If I understand the problem correctly it can be solved by a method called linear programming, using the R library "lpSolve":
library(lpSolve)
regression_1 <- function( data )
{
n <- nrow(data)
L.obj <- c( rep(1,n), 0, 0 )
L.con <- rbind( cbind( diag(data$y), data$x, matrix(1,n,1) ),
cbind( diag(data$y), -data$x, -matrix(1,n,1) ) )
L.rhs <- matrix( cbind( data$y, -data$y ), 2*n, 1 )
L.dir <- rep(">=",2*n)
M <- lp("min", L.obj, L.con, L.dir, L.rhs )
a <- M["solution"][[1]][n+1]
b <- M["solution"][[1]][n+2]
return ( c(a,b) )
}
#--------------------------------------------------------------------
Error <- function( data, ab )
{
ab <- unlist(ab)
sum( abs((ab[1]*data$x+ab[2]-data$y)/data$y) )
}
#====================================================================
# Example:
data.x <- 0:12
data.y <- (3.0+0.3*data.x) * (1+sample(-150:150,length(data.x),TRUE)/1000)
data <- data.frame( x = data.x,
y = data.y )
ab <- regression_1(data)
N <- 30
eps <- (-N:N)/1000
neighborhood <- array( unlist(expand.grid(ab[1]+eps,ab[2]+eps)), c(2*N+1,2*N+1,2))
E <- apply(neighborhood,c(1,2),function(ab_plus_eps){Error(data,ab_plus_eps)})
t(data)
min(E)
Error(data,ab)
ab
Let "n" be he number of rows in the data frame "data" and assume that
y[i] is the measured value given x[i] and
y[i] is positive for each i. (If positive and negative values were allowed,
using the below error function we had a problem near 0.)
(So "x" and "y" correspond to "X1" and "X0" in the formulation of the question, respectively.)
The goal is to estimate "y" by a linear function with slope "a" and y-intercept "b".
More precisely we want to minimize the error function
- Error(a,b) <- sum(abs((a*x+b-y)/y).
Our approach is to use linear programming. Define auxiliary variables "u[1],...,u[n+2]".
Later "u[i]" will become equal to "abs((a*x[i]+b)/y)" for each i<"n"
and "u[n+1],u[n+2] will become equal to the optimal values of "a" and "b", respectively.
For this
- minimize the function "u[1]+...+u[n]" suject to the constraints
- u[i]*y[i] >= u[n+1]*x[i]+u[n+2]-y[i] and
- u[i]*y[i] >= -u[n+1]*x[i]-u[n+2]+y[i] for each i<=n.
Upon minimization of "u[1]+...+u[n]", "u[i]" is equal to "abs((u[n+1]*x[i]+u[n+2])/y[i]"
for each i<="n". Otherwise the value of "y[i]" could be decreases, keeping all other "u[j]"'s
fixed. Taking this into account, under the above contraints the function "u[1]+...+u[n]"
is minimal, if "u[n+1]" and "u[n+2]" are the optimal values of "a" and "b", respectively.
Here is the output of the example:
> t(data)
[,1] [,2] [,3] [,4] [,5] [,6] [,7] [,8] [,9] [,10] [,11] [,12] [,13]

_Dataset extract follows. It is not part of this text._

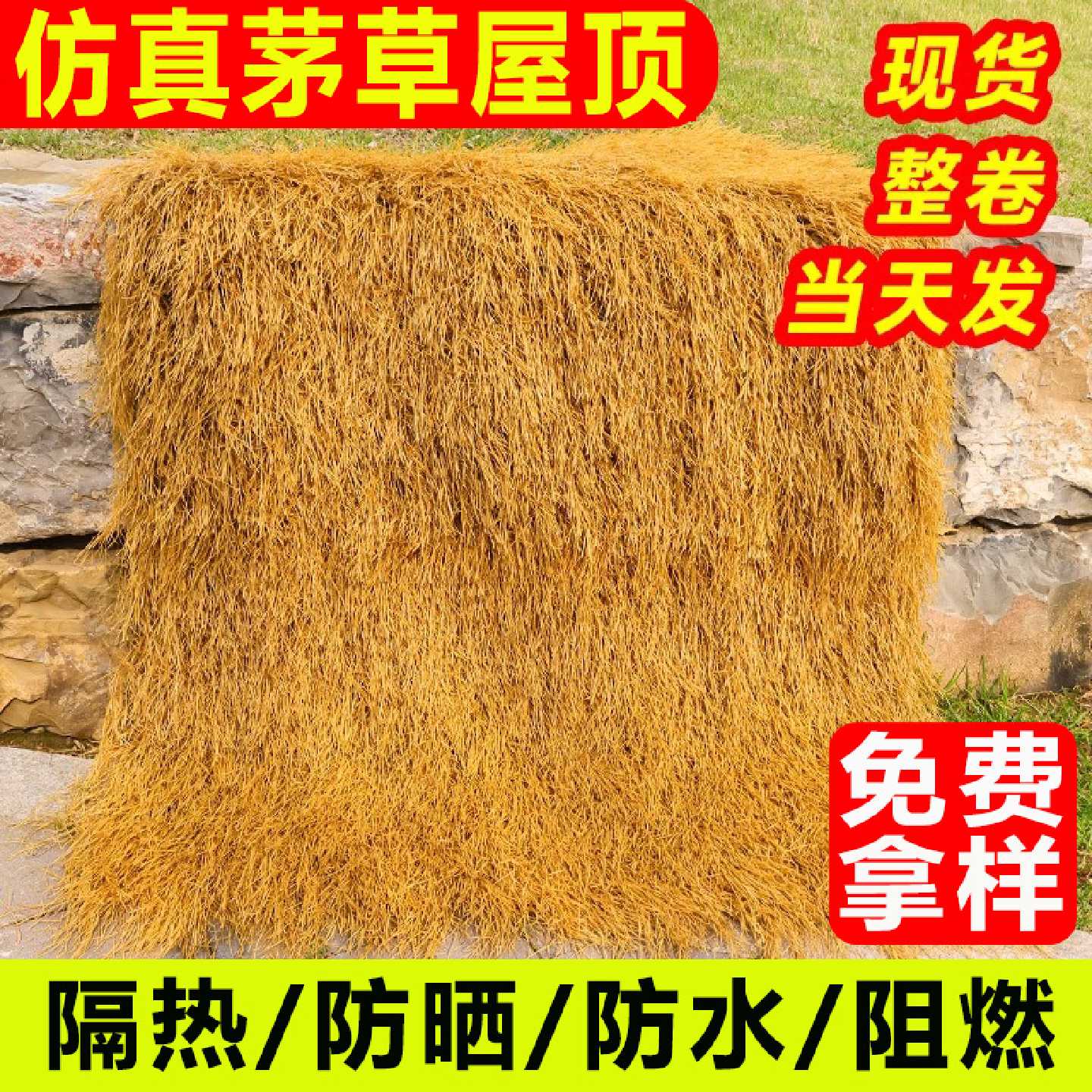仿真茅草屋顶稻草凉亭户外塑料毛草棚屋檐景区民宿庭院地毯式装饰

x 0.000 1.0000 2.0000 3.0000 4.0000 5.0000 6.00 7.0000 8.0000 9.0000 10.000 11.0000 12.000
y 3.081 3.4353 3.2472 4.4772 3.7758 4.4055 5.04 5.5131 5.4378 5.5119 5.784 6.0102 5.907
> min(E)
[1] 0.6575712
> Error(data,ab)
[1] 0.6575712
> ab
[1] 0.2701 3.0810
For comparison:
> lm(data$y~data$x)
Call:
lm(formula = data$y ~ data$x)
Coefficients:
(Intercept) data$x
3.1741 0.2611
> Error(data,c(0.2611,3.1741))
[1] 0.67915
The values are distinct for two reasons:
- "lm" minimizes the squared distance between the regression line and the sampled data, not the absolute value of the distance.
- In the error terms used by "lm" there is no division by the "y"-values. (In particular, one doesn't have the problem near 0, mentioned above.)